• **WORK TASK**: Copy out each line of the listing below in which the string "labeled" occurs.

• **DATA TO PROCESS**:
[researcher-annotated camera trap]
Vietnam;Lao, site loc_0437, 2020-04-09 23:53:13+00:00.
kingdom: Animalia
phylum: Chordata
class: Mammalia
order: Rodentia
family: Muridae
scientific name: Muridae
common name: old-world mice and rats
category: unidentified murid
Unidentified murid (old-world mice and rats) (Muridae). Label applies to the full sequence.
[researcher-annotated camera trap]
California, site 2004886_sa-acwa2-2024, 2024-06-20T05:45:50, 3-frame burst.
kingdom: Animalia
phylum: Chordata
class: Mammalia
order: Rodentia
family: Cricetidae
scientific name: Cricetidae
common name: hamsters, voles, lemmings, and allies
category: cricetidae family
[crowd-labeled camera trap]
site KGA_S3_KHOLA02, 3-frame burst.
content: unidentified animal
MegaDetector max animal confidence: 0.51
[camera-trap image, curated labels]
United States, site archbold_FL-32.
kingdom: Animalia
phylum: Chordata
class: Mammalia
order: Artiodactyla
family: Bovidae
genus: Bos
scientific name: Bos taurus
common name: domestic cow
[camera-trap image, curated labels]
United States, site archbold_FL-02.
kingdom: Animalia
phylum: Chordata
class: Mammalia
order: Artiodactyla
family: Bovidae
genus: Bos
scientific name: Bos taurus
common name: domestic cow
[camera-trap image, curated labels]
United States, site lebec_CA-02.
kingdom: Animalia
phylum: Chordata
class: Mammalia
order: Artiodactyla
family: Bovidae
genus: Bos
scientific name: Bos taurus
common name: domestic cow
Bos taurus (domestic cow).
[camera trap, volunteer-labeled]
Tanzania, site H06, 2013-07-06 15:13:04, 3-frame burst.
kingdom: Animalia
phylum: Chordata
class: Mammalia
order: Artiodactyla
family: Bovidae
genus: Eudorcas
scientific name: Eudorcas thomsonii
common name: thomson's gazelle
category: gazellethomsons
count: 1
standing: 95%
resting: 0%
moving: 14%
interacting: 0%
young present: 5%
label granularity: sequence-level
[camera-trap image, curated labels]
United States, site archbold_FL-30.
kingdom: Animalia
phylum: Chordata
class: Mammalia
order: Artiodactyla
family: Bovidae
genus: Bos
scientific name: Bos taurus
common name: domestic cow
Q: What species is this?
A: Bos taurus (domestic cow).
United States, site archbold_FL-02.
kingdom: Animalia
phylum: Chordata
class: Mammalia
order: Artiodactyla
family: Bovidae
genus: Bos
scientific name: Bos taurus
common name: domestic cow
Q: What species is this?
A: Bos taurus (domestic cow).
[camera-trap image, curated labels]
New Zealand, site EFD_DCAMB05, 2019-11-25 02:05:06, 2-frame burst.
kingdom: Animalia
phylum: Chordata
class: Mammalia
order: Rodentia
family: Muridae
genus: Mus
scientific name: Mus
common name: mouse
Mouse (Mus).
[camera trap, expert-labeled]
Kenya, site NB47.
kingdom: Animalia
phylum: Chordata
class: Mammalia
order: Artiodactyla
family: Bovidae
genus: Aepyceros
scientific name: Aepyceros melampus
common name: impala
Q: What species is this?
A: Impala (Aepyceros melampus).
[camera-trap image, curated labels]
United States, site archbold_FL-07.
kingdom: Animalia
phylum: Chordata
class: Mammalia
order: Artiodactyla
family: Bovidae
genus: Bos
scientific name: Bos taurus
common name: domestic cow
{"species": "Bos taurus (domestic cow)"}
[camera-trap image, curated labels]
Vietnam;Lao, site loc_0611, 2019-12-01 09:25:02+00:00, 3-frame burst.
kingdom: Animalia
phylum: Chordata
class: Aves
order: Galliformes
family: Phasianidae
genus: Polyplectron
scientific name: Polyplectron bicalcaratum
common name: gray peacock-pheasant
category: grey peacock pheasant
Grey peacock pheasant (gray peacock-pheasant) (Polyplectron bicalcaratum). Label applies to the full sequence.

• **SOLUTION BELOW**:
[crowd-labeled camera trap]
[camera trap, volunteer-labeled]
[camera trap, expert-labeled]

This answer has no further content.